*** Entries provided Section Begins ***
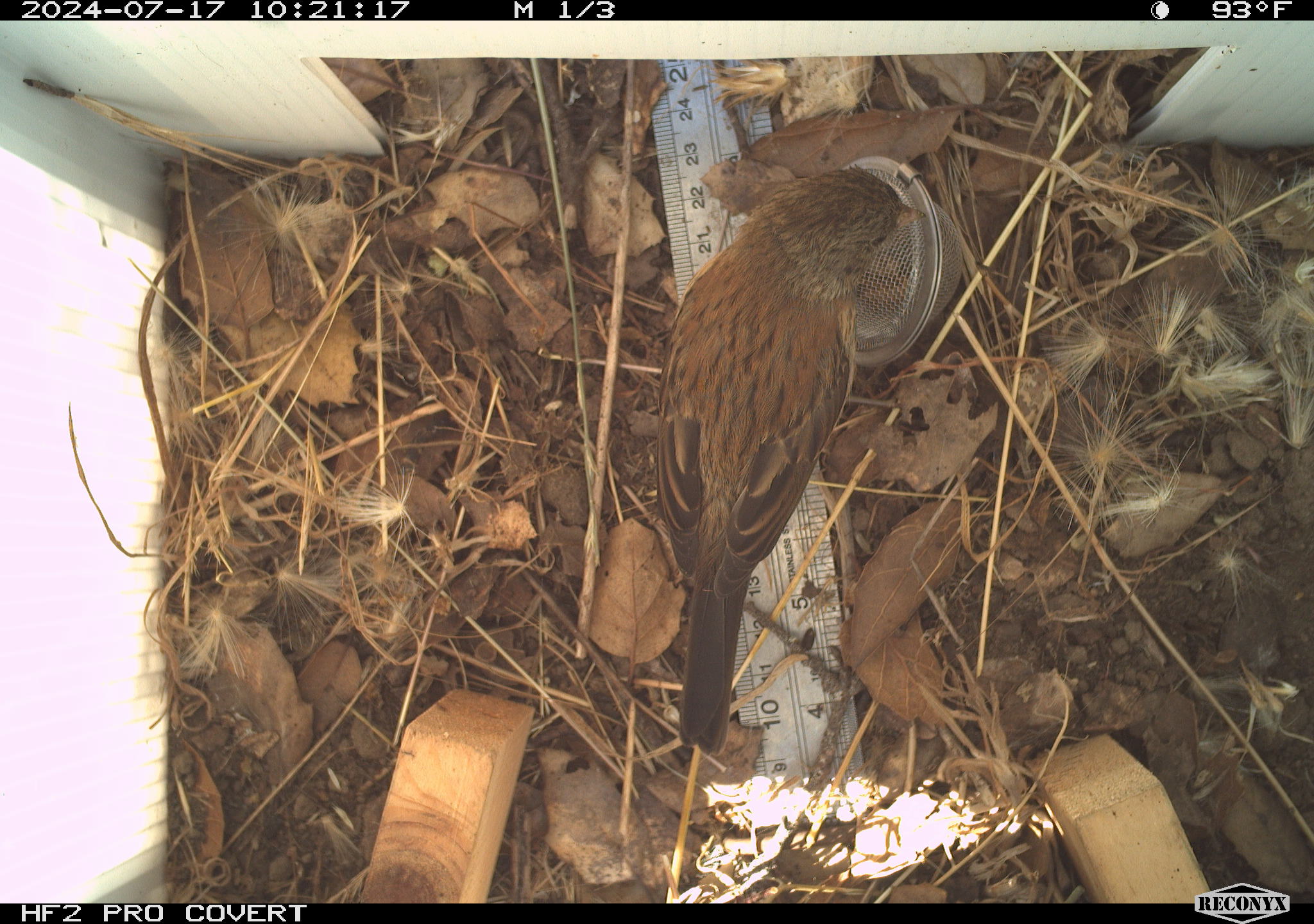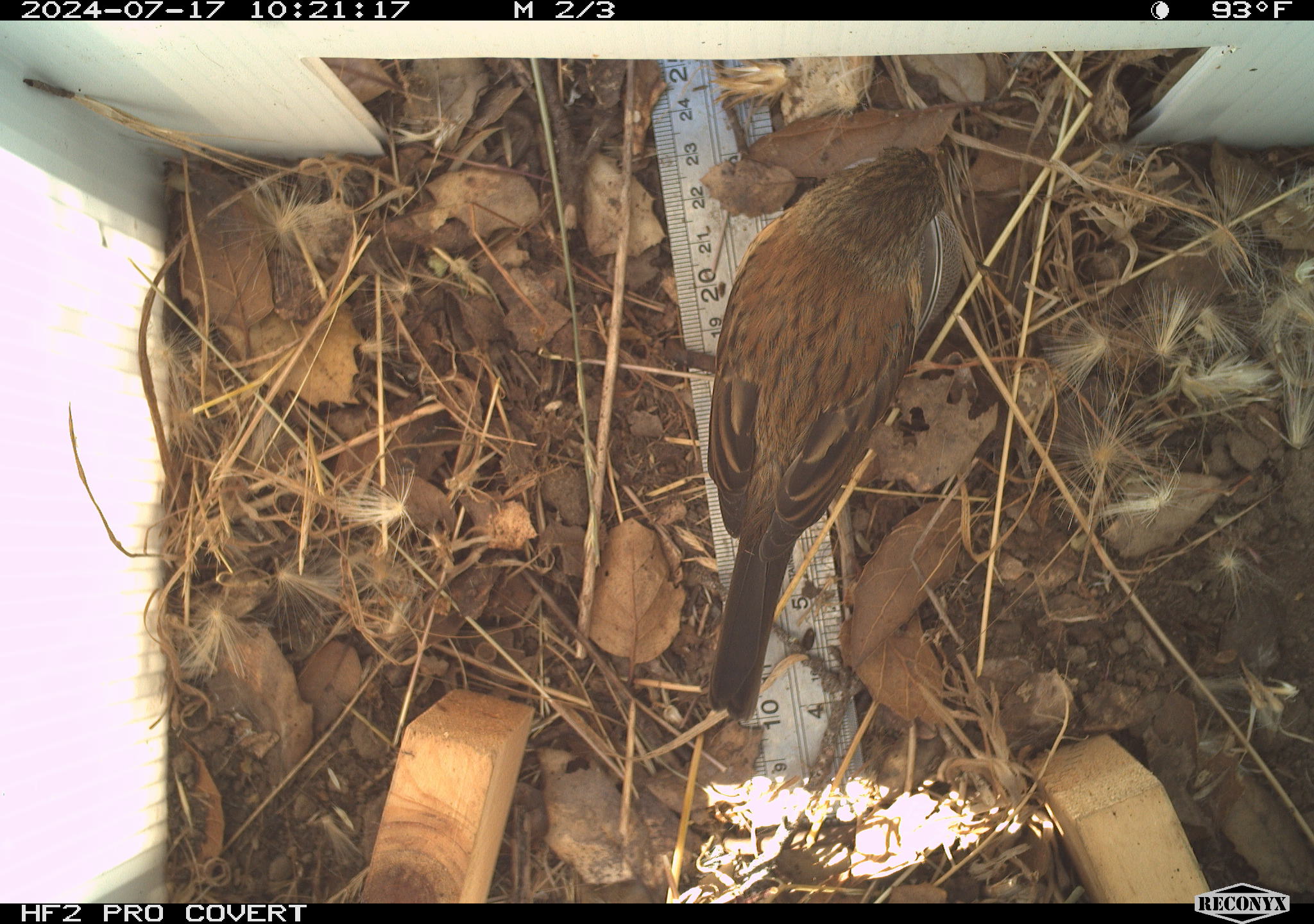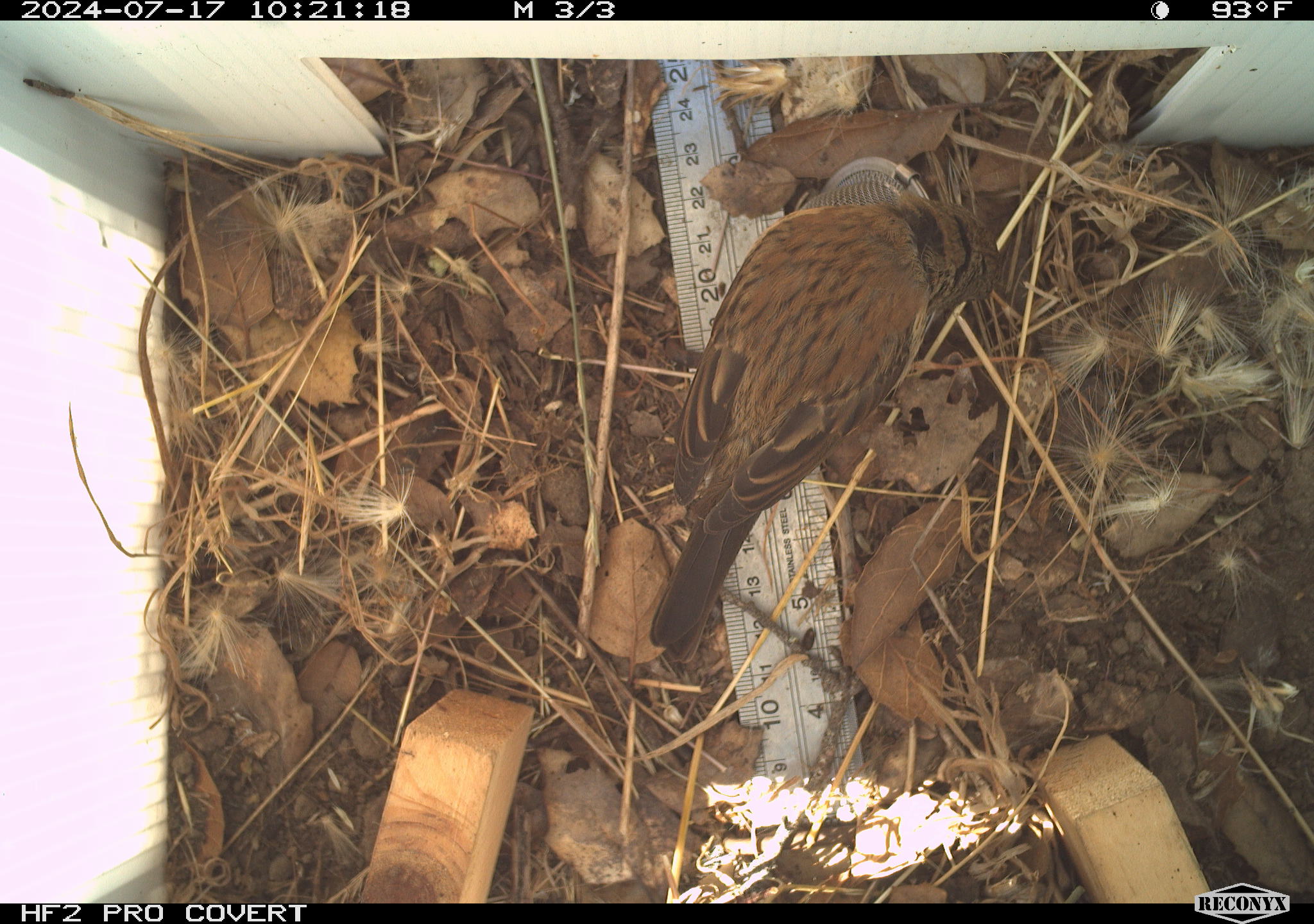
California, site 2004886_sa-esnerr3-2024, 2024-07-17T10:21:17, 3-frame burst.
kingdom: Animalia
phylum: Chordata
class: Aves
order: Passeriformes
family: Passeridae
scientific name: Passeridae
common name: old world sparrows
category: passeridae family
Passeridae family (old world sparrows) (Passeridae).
*** Entries provided Section Ends ***
Work to be completed: Leave out every picture and copy the rest of the records exactly.

Answer space:
California, site 2004886_sa-esnerr3-2024, 2024-07-17T10:21:17, 3-frame burst.
kingdom: Animalia
phylum: Chordata
class: Aves
order: Passeriformes
family: Passeridae
scientific name: Passeridae
common name: old world sparrows
category: passeridae family
Passeridae family (old world sparrows) (Passeridae).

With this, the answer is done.